GETTYSBURG, DAY THREE

by Jeffry D. Wert

Pub Date: July 3rd, 2001
ISBN: 0-684-85914-9
Publisher: Simon & Schuster

From Civil War historian Wert (A Brotherhood of Valor, 1999, etc.), an astute mixture of strategic analysis and common soldiers’ narratives detailing the 24 climactic hours on which the Union hinged.

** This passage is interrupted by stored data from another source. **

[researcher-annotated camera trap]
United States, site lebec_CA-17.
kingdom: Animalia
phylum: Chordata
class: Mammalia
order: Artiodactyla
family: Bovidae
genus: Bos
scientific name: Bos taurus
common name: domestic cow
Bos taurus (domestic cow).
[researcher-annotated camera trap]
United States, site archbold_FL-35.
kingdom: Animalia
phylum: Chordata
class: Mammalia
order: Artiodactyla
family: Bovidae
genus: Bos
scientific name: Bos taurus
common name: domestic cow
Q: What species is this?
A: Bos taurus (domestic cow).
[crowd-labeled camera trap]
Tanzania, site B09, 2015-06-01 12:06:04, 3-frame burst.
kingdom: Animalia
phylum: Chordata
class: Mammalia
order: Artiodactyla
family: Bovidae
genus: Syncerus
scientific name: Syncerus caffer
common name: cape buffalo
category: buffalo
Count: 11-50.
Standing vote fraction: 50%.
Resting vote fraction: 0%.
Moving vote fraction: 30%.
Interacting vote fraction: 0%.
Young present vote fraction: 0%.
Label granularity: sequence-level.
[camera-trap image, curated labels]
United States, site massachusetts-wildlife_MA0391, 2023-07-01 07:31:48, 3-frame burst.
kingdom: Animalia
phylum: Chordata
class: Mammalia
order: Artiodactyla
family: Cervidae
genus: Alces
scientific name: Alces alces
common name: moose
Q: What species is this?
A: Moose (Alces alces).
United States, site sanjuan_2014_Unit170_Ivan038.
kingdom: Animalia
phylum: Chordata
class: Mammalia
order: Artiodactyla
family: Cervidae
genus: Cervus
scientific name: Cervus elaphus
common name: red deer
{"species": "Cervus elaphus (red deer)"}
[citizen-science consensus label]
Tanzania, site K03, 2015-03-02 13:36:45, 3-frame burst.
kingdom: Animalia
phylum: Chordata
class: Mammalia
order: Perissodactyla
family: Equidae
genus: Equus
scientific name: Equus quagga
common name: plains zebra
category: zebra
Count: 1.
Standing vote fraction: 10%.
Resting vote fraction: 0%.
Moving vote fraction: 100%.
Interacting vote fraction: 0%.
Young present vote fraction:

Out of 51,000 casualties at the Battle of Gettysburg, approximately one-third fell on July 3, 1863. Since then, debates on responsibility for success and failure have raged almost as heatedly as bullets on that final day. Wert’s reconsideration won’t resolve all controversies, but he sees with admirable clarity through the fog of postwar mythmaking. The historian argues that longtime Confederate scapegoat Gen. James Longstreet performed his duty (except for one momentary lapse), even though he vigorously disagreed with Robert E. Lee’s order to assault the center of the Federal line at Cemetery Ridge. Wert further points out that Lee’s vague orders and passive supervision produced poorly coordinated attacks. With clear analyses of tactics and vivid miniature portraits, he demonstrates that equally important in deciding the outcome was the skill of Union commander George Meade and such subordinates as Winfield Scott Hancock, Henry Hunt, Alexander Hays, and John Gibbon, who anticipated Confederate tactics and steadied their men amid unbelievable confusion and carnage. Although Pickett’s charge of course gets its due here, so do other crucial actions, including the daybreak fighting at Culp’s Hill, which secured the Federal position; the Confederate cannonade preceding Pickett’s charge, whose failure to damage the Union batteries doomed the infantry assault before it started; and a late-afternoon cavalry clash, which served notice on the Confederates that their Northern counterparts would match them in future engagements. Ordinary soldiers’ accounts in letters and diaries illuminate the extraordinary heroism needed to survive the bloodletting throughout the day (e.g., at one Union field hospital, surgeons had 18 amputating tables simultaneously in use).

A noteworthy addition to the groaning shelves of Gettysburg books: superb narrative enriched in equal measure by careful tactical judgment and vigorous storytelling.